### ITEMS

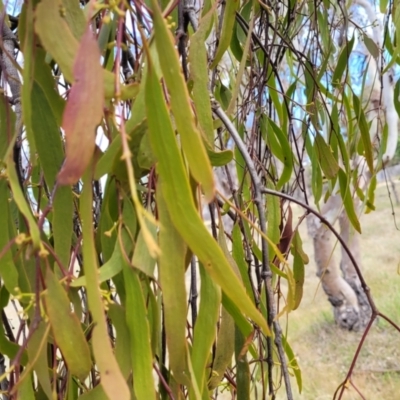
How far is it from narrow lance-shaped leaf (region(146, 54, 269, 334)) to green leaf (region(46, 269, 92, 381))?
0.33 feet

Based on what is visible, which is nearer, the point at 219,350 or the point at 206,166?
the point at 206,166

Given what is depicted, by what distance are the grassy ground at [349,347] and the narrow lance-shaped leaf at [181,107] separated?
1688 millimetres

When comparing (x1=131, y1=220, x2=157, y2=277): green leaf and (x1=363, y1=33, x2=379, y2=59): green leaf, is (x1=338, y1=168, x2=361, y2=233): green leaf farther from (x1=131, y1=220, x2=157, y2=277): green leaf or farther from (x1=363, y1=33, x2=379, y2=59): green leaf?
(x1=131, y1=220, x2=157, y2=277): green leaf

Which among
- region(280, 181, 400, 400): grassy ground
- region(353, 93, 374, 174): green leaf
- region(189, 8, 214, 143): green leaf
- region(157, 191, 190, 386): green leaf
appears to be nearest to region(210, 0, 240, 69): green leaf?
region(189, 8, 214, 143): green leaf

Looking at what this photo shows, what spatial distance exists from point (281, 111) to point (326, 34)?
0.67ft

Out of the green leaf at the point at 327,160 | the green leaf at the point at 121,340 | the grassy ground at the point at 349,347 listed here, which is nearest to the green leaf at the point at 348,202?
the green leaf at the point at 327,160

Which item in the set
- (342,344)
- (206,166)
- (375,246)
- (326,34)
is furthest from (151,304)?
(375,246)

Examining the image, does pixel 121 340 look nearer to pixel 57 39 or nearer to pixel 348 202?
pixel 57 39

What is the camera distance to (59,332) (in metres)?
0.30

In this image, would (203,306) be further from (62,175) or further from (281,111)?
(281,111)

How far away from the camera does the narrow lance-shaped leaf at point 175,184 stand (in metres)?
0.25

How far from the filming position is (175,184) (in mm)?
257

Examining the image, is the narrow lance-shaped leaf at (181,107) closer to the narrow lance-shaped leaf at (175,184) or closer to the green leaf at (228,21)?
the narrow lance-shaped leaf at (175,184)

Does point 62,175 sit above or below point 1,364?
above
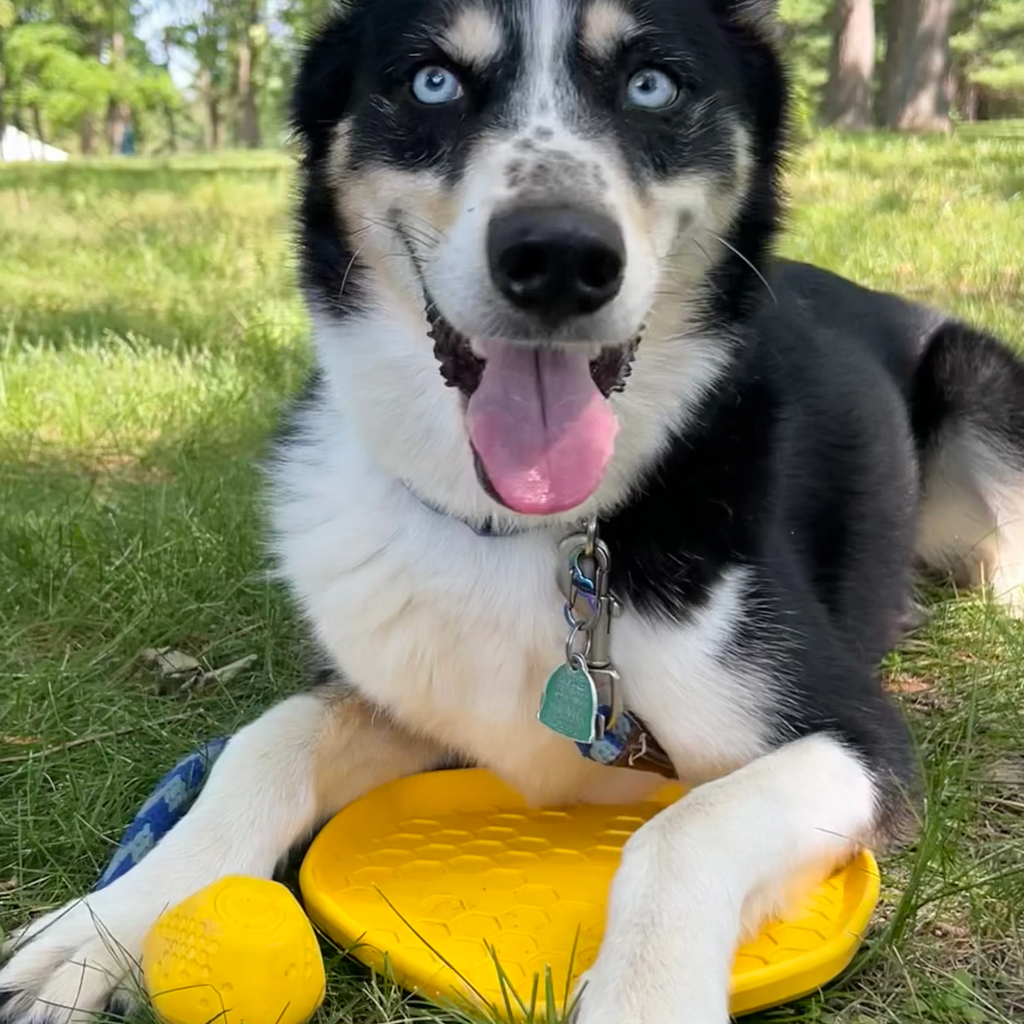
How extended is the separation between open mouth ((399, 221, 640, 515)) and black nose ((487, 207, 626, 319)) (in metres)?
0.13

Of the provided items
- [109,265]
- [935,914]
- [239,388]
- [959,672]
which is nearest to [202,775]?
[935,914]

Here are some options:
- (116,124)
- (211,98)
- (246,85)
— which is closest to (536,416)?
(246,85)

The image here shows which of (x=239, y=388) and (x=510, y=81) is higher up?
(x=510, y=81)

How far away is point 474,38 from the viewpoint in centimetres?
217

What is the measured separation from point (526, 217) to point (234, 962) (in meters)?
1.13

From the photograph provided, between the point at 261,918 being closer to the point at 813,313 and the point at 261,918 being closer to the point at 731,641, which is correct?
the point at 731,641

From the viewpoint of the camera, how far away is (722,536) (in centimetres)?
235

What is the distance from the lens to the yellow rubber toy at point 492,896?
6.07ft

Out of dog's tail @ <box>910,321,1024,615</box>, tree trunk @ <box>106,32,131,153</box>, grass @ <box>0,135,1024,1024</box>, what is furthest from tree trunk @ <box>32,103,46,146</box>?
dog's tail @ <box>910,321,1024,615</box>

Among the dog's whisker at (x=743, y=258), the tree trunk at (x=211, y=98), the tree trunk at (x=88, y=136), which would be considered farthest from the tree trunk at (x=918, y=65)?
the tree trunk at (x=88, y=136)

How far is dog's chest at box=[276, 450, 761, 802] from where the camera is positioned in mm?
2234

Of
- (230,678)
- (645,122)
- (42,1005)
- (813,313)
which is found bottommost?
(230,678)

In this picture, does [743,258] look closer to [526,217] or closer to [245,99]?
[526,217]

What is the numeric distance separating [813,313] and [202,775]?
197cm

### EXERCISE
Make an exact reproduction of the listing above, without any pictures.

### EXPECTED ANSWER
How far is it from narrow lance-shaped leaf (region(146, 54, 269, 334)) to green leaf (region(46, 269, 92, 381))?
0.33 feet

Based on what is visible, which is nearer, the point at 219,350 or the point at 206,166?
the point at 206,166

Given what is depicted, by what distance are the grassy ground at [349,347] and the narrow lance-shaped leaf at [181,107] separated?
1688 millimetres

When comparing (x1=131, y1=220, x2=157, y2=277): green leaf and (x1=363, y1=33, x2=379, y2=59): green leaf, is (x1=338, y1=168, x2=361, y2=233): green leaf farther from (x1=131, y1=220, x2=157, y2=277): green leaf or farther from (x1=363, y1=33, x2=379, y2=59): green leaf?
(x1=131, y1=220, x2=157, y2=277): green leaf

Which among
- region(280, 181, 400, 400): grassy ground
- region(353, 93, 374, 174): green leaf
- region(189, 8, 214, 143): green leaf
- region(157, 191, 190, 386): green leaf
appears to be nearest to region(210, 0, 240, 69): green leaf?
region(189, 8, 214, 143): green leaf

Looking at what this photo shows, what spatial distance exists from point (281, 111) to point (326, 34)?
0.67ft

Out of the green leaf at the point at 327,160 | the green leaf at the point at 121,340 | the grassy ground at the point at 349,347 listed here, which is nearest to the green leaf at the point at 348,202?
the green leaf at the point at 327,160

Which item in the set
- (342,344)
- (206,166)
- (375,246)
- (326,34)
is furthest from (151,304)?
(375,246)

Examining the image, does pixel 121 340 look nearer to pixel 57 39 or nearer to pixel 348 202?
pixel 57 39

What is the camera distance to (59,332) (in metres)?
0.30

In this image, would (203,306) be further from (62,175) or further from (281,111)?
(281,111)

How far away from the camera does the narrow lance-shaped leaf at point 175,184 stand (in metres)?
0.25

How far from the filming position is (175,184) (in mm)?
257

Examining the image, is the narrow lance-shaped leaf at (181,107) closer to the narrow lance-shaped leaf at (175,184) or closer to the green leaf at (228,21)?
the narrow lance-shaped leaf at (175,184)

Does point 62,175 sit above or below point 1,364?
above
How extended is the separation between open mouth ((399, 221, 640, 515)) and black nose ((487, 207, 626, 319)) (in metres)?
0.13

Of the provided items
- [109,265]
- [935,914]
- [239,388]
- [959,672]
which is nearest to [202,775]?
[935,914]

Here are some options:
- (116,124)
- (211,98)
- (246,85)
— which is closest to (536,416)?
(246,85)

The image here shows which of (x=239, y=388) and (x=510, y=81) is higher up?
(x=510, y=81)

How far away is point 474,38 from the viewpoint in centimetres?
217

What is the measured separation from point (526, 217) to point (234, 962) (in meters)?
1.13

From the photograph provided, between the point at 261,918 being closer to the point at 813,313 and the point at 261,918 being closer to the point at 731,641, which is correct?
the point at 731,641

From the viewpoint of the camera, how far away is (722,536) (in centimetres)?
235

What is the distance from the lens to the yellow rubber toy at point 492,896?
6.07ft

Out of dog's tail @ <box>910,321,1024,615</box>, tree trunk @ <box>106,32,131,153</box>, grass @ <box>0,135,1024,1024</box>, what is furthest from tree trunk @ <box>32,103,46,146</box>?
dog's tail @ <box>910,321,1024,615</box>

Among the dog's whisker at (x=743, y=258), the tree trunk at (x=211, y=98), the tree trunk at (x=88, y=136), which would be considered farthest from the tree trunk at (x=918, y=65)?
the tree trunk at (x=88, y=136)

How far is dog's chest at box=[276, 450, 761, 802] from where the camera is positioned in mm?
2234

Of
- (230,678)
- (645,122)
- (42,1005)
- (813,313)
which is found bottommost?
(230,678)

In this picture, does [743,258] look closer to [526,217] or closer to [245,99]?
[526,217]

What is the numeric distance separating [813,313] and [202,775]?
197cm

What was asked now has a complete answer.